__Zu erledigende Aufgaben__.
1. Welches Gehäuse besitzt Axel3131 laut dem Artikel über Gehäuselüfter?
2. Prüfe anhand des Artikels über Gehäuselüfter, ob die Aussagen (a), (b) und (c) zutreffen, und belege jede Antwort mit den entscheidenden Worten des Artikels. (a) Axel3131 hat 4-Pin-Lüfter. (b) Laut jkox11 fehlen dem Z9 Staubfilter. (c) Laut jkox11 lassen sich an die Lüftersteuerung auch ohne Y-Kabel mehr als zwei Lüfter anschließen.
3. Führe den Artikel über Gehäuselüfter im Anschluss an seinen letzten Satz weiter.

__Artikel__.
# Gehäuselüfter  Mainboard oder Lüftersteuerung?



## Axel3131 (4. Mai 2015)

*Gehäuselüfter  Mainboard oder Lüftersteuerung?*

Guten Tag alle zusammen,

habe mal eine etwas andere Frage...

und zwar habe ich das Zalman Z9 Plus Gehäuse mit Lüftersteuerung.

Soll ich die Gehäuselüfter nun auf die Lüftersteuerung oder an das Mainboard anschießen? Was ist sinnvoller?

Da ich alles Reinigen will und endlich mal mein Kabelmanagement aufräumen will damit der Airflow besser wird wollte ich fragen was mehr sinn ergibt.

Dazu kommt noch reicht ein Lüfter vornen für Kaltluft rein und hinten warme Luft raus oder sollte ich noch einen  Lüfter für warme Luft raus oben anbringen?

Gruß und mal wieder Danke für eure Hilfe.


----------



## jkox11 (4. Mai 2015)

*AW: Gehäuselüfter  Mainboard oder Lüftersteuerung?*

Welche Lüfter hast du? 3 pin oder 4 pin? 

Ist wuppe ob Lüftersteuerung oder Mainboard. 
Ich würd von der Lüftersteuerung profitieren. Da kannst du aber auch nur 2 anschliessen, ausser du verbindest die Kabel mit einem Y-Kabel miteinander. 
Wieviel Lüfter hast du jetzt drin? 

Das Z9 ist halt kein top Gehäuse. Es fehlen Staubfilter, so dass da viel Staub reinkommt.


----------



## Axel3131 (4. Mai 2015)

*AW: Gehäuselüfter  Mainboard oder Lüftersteuerung?*

Habe 3 Pin Lüfter.

Momentan sind 2 angeschlossen einer vornen und einer hinten. Zusätzlich ist ein Stillgelegter oben verbaut und 1 liegt noch hier rum (muss dazusagen dass es die Lüfter sind die bei dem Gehäuse dabei waren).

__Bereitgestellte Daten__.
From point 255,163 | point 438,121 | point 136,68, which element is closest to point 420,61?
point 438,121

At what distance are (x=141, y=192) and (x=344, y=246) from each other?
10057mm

__Ergebnisse je Aufgabe__.
1. Das Zalman Z9 Plus mit Lüftersteuerung.

2.
(a) Nein: „Habe 3 Pin Lüfter.“
(b) Ja: „Es fehlen Staubfilter, so dass da viel Staub reinkommt.“
(c) Nein: „Da kannst du aber auch nur 2 anschliessen, ausser du verbindest die Kabel mit einem Y-Kabel miteinander.“

3.
Das mit dem Staub habe ich auch schon bemerkt  gerade jetzt bei meinem Umbau im Haus merkt man es gewaltig, ich kann jeden Tag zu sehen wie die Temperaturen steigen. 
Sobald der Umbau abgeschlossen ist habe ich damit wieder weniger Probleme...hoffe ich.


----------



## jkox11 (4. Mai 2015)

*AW: Gehäuselüfter  Mainboard oder Lüftersteuerung?*

Das Problem bleibt weiterhin leider bestehen, da im Seitenteil und beim Netzteil kein Staubfilter vorhanden ist... Da kannst du ein so gutes KM haben wie du willst, der Staub wird seinen Weg durch diese fehlenden Filter locker finden... 

Ich würde die beiden vorne an die Lüftersteuerung anschliessen (einblasend), und die beiden hinten bzw. oben an das Mainboard tun (ausblasend). Dann bist du vom Airflow her gut dabei. 

Das Problem mit dem Staub wird leider immer mit dem Z9 vorhanden sein...


----------



## Axel3131 (4. Mai 2015)

*AW: Gehäuselüfter  Mainboard oder Lüftersteuerung?*

Danke dir dann werde ich es so machen. 
Einmal in 2 Monaten einen Putztag für den Rechner einlegen dann dürfte das Staubproblem auch nicht ganz so groß sein.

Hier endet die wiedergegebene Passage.